Somehow, LaVar Ball became the story in college basketball. Now he has become one of the stories in all of sports.
Somehow, LaVar Ball became the story in college basketball. Now he has become one of the stories in all of sports.
The father of three talented sons, most notably recently drafted Lakers guard Lonzo Ball, LaVar Ball has dominated sports conversations and coverage increasingly because of his bravado, inane exaggerations and shameless self-promotion.
But I have a suggestion for sports news outlets: Every once in awhile, don’t interview Ball. Don’t invite him on your TV or radio show. Don’t follow him around at basketball tournaments awaiting his next outburst.
It goes against what journalists have been taught because he is a story right now.
But at this point, he’s a media-made Frankenstein.
The obsessive cycle is clear: TV sports show invites Ball to speak. Ball says something controversial and outlandish. TV show devotes segments condemning the outrageous comments. TV show invites him back. Ball plots to outdo himself with more over-the-top statements.
ESPN has been the guiltiest of building his platform — and then complaining about it.
It doesn’t take much intellect to understand Ball’s game.
Oscar Wilde said, “The only thing worse than being talked about is not being talked about.” The famous quote “There’s no such thing as bad publicity” is closely associated with P.T. Barnum, a similar circus salesman from another time.
The ethos of those quotes appears to steer Ball.
Sports media either is being duped or complicit in the foolery as he hawks a shoe brand, promotes his athletic sons and personally thrives off the attention.
To a degree, the only difference between Ball and any other overbearing parent of an athlete is a megaphone.
Every time Ball sees a microphone or a TV camera, he’s inspired to improvise a new one-man show with wild antics and outlandish statements sure to top his last performance.
When he demanded a female referee be removed from a game in Las Vegas last week — to which sponsor Adidas foolishly complied — he was operating as much in showmanship as sexism. (That doesn’t make the sexism any less inexcusable.)
When he was on Fox Sports 1’s “The Herd,” he told co-host Kristine Leahy to “stay in your lane.” I may have said worse to her.
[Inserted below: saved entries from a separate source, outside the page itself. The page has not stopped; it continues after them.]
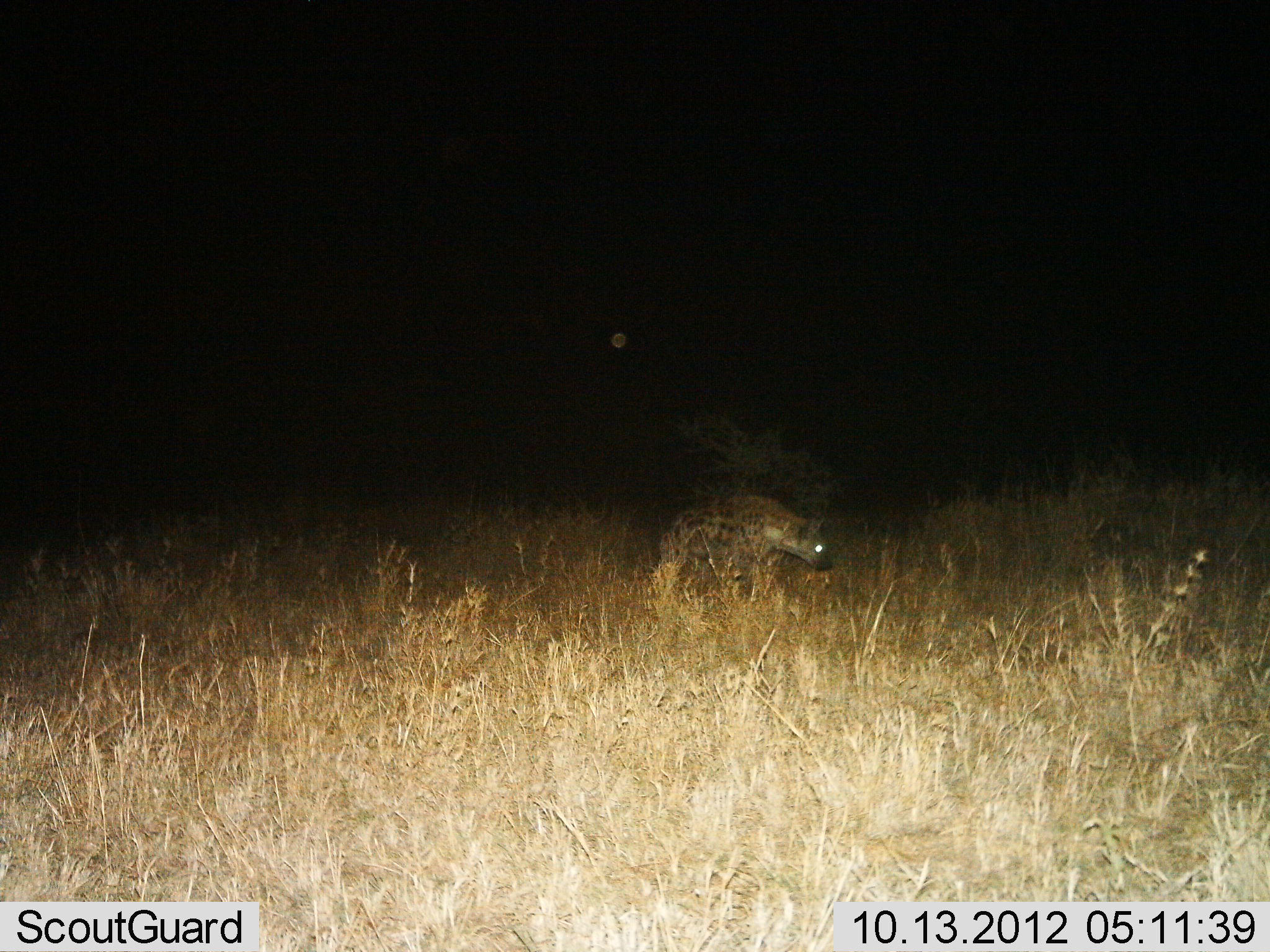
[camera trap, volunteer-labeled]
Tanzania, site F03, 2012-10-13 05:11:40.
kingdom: Animalia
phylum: Chordata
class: Mammalia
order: Carnivora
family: Hyaenidae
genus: Crocuta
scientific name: Crocuta crocuta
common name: spotted hyena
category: hyenaspotted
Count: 1.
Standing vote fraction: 30%.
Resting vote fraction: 0%.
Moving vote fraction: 80%.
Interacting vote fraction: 0%.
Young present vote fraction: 0%.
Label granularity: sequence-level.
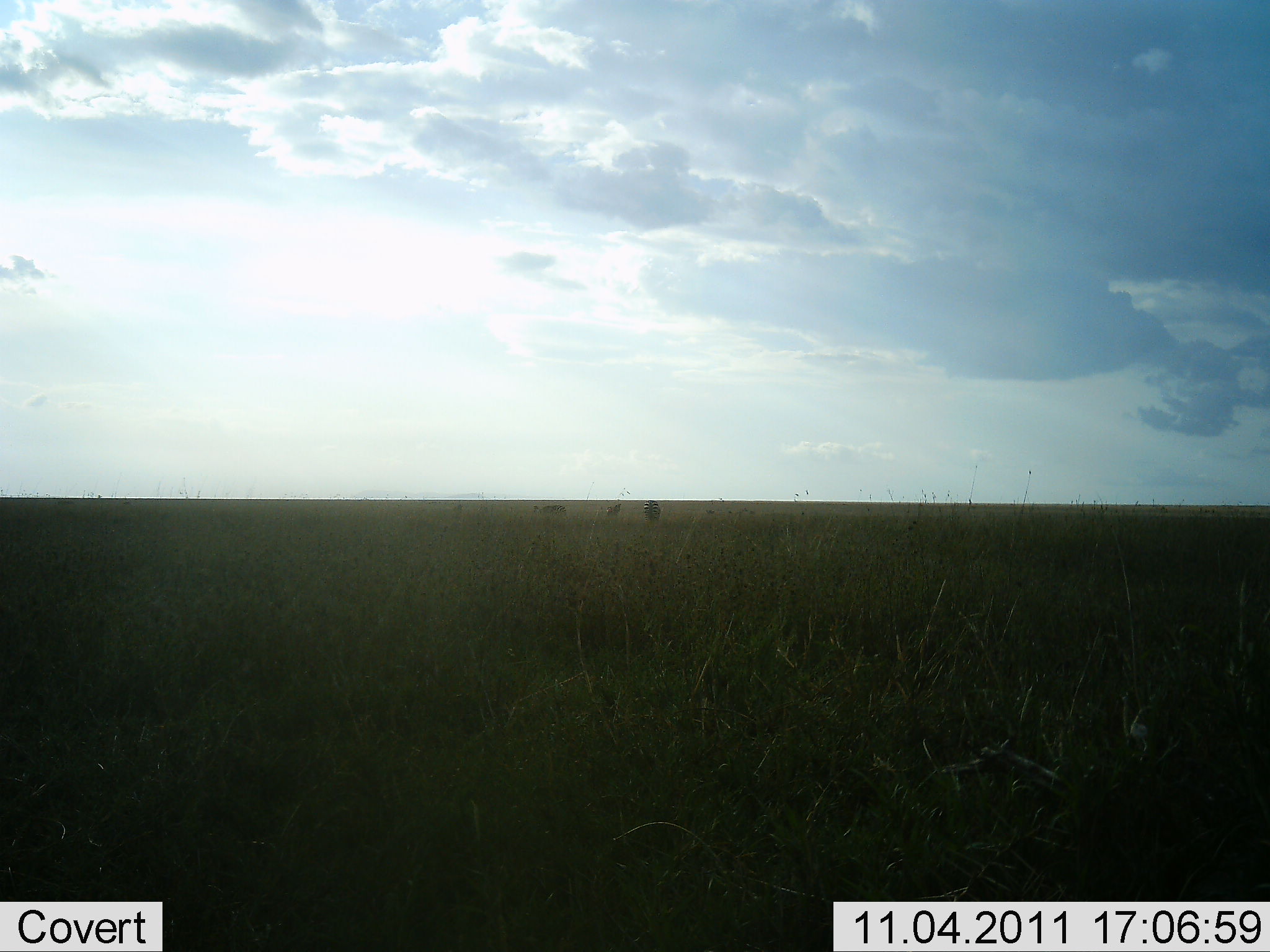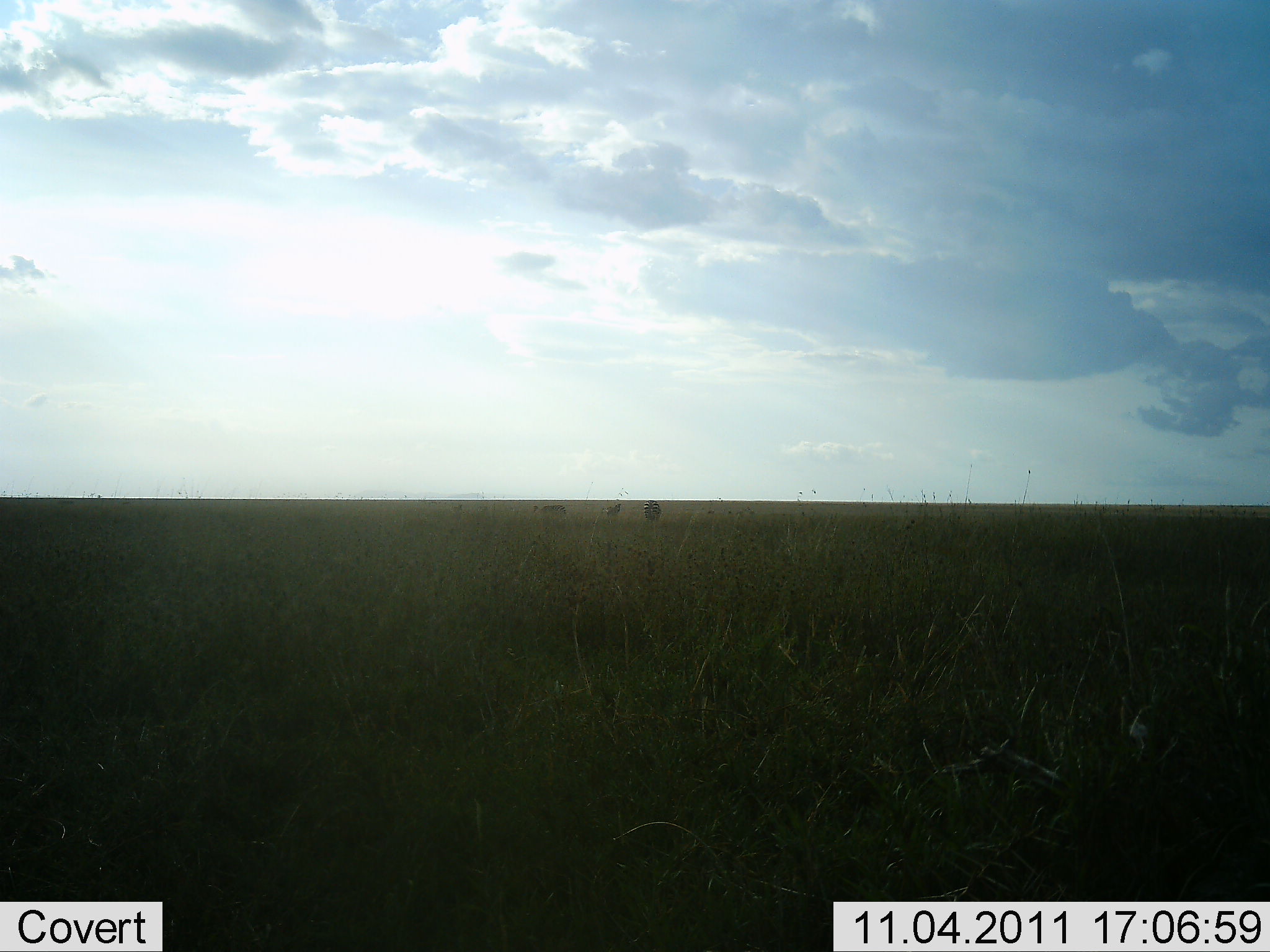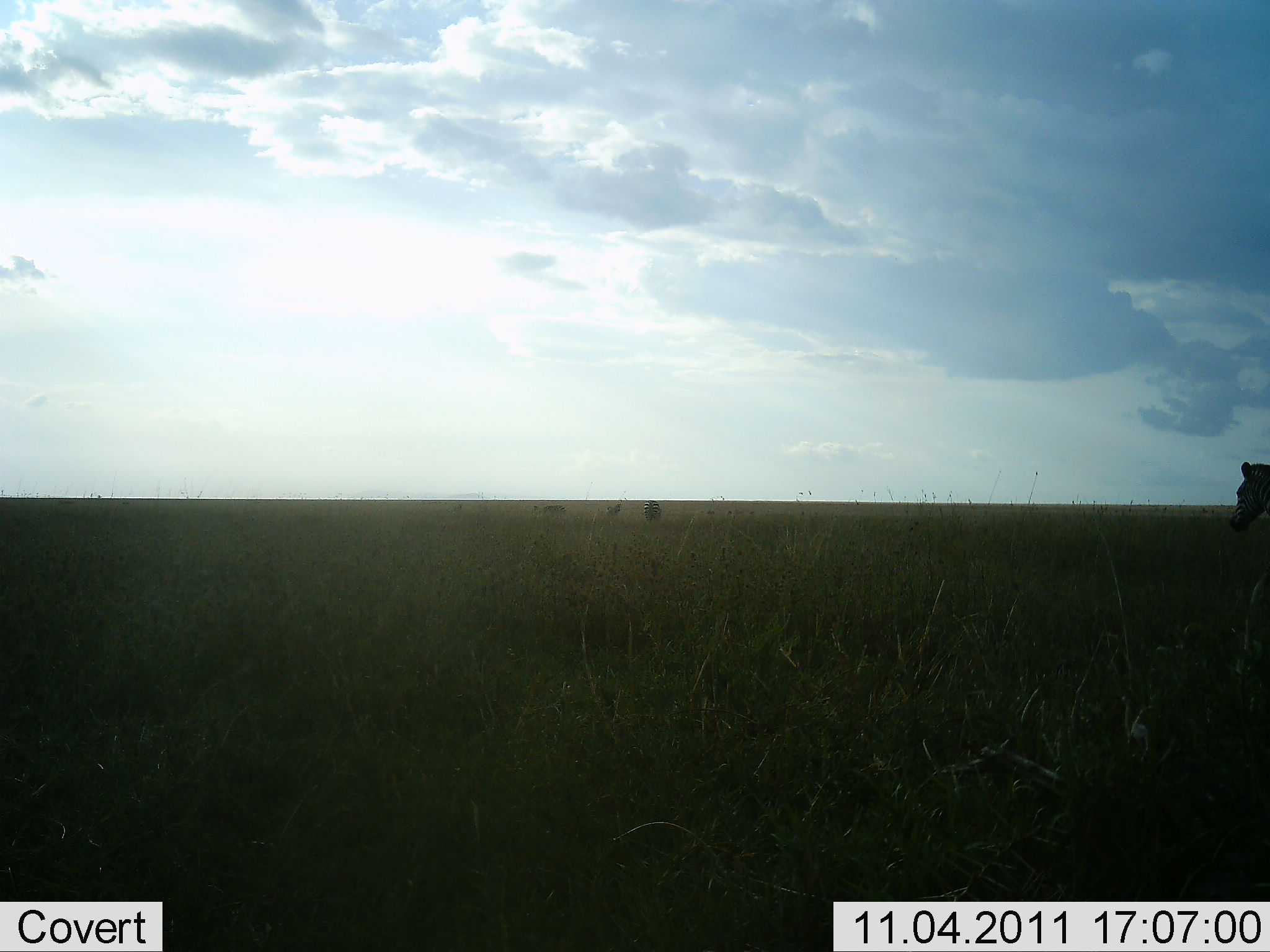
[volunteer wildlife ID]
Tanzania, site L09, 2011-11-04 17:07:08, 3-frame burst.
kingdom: Animalia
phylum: Chordata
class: Mammalia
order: Perissodactyla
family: Equidae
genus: Equus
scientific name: Equus quagga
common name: plains zebra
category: zebra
Zebra (plains zebra) (Equus quagga), count 1. Behavior (volunteer vote fractions): standing 36%, resting 0%, moving 82%, interacting 0%. Young present (vote fraction): 0%. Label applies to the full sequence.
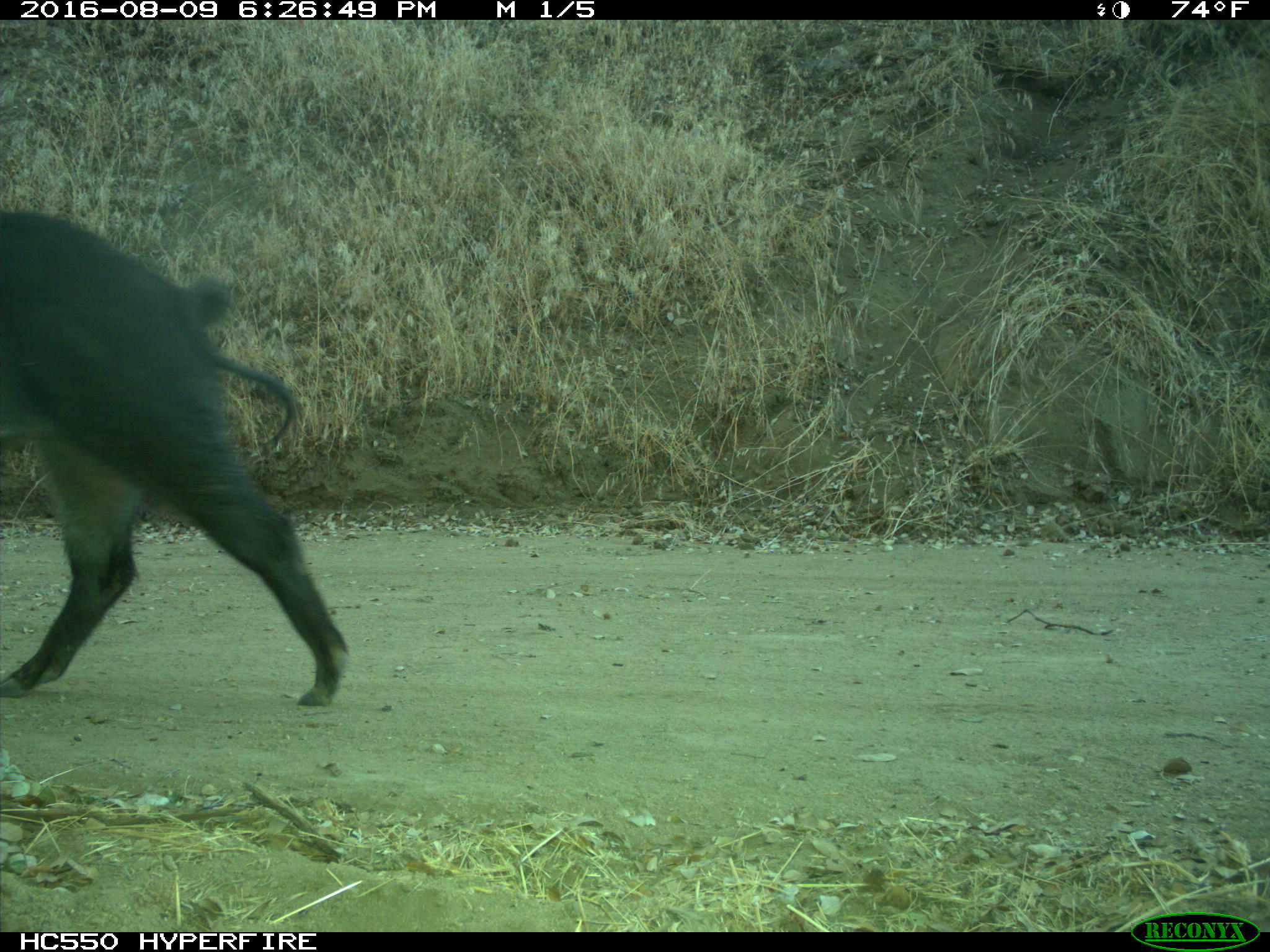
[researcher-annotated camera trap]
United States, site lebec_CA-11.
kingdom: Animalia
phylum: Chordata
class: Mammalia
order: Artiodactyla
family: Suidae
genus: Sus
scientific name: Sus scrofa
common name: wild boar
Sus scrofa (wild boar).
She had spent a previous segment charging that his children — who have appeared polite in every interview I’ve seen — are “terrified” of him and being forced to play basketball.
Since that exchange, the show’s hosts and other media have devoted hours to his response, ridiculously claiming he threatened her. He has a pattern of being belittling and sexist to women, but the show — which is centered on controversy over substance — was disingenuous about the exchange.
They had an outrageous character on their show to be outrageous. When he behaved as anyone would have expected, the show’s hosts reacted with shock and scorn. Really?
Jay Bilas, one of the most intelligent basketball analysts on ESPN, wrote a thoughtful piece on Ball, condemning his antics as unworthy of coverage. But will his network listen? I doubt it.
It’s a modern media recipe that should stop. On political cable shows with unqualified talking — make that “screaming” — heads. In blogs yearning for clicks. On sports radio and TV networks looking for rating boosts.
This column certainly could be considered hypocritical, adding to a towering stack of headlines about a shameless promoter. If he’s at an event I cover, I admittedly will have a dilemma about how to approach my story.
When Ball has a referee ejected from a game, it’s certainly newsworthy. When he launches a shoe brand, it deserves coverage. An occasional comment on his sons’ abilities is appropriate.
He can be newsworthy. Just don’t create him as the news.
Every so often, consider passing on Ball.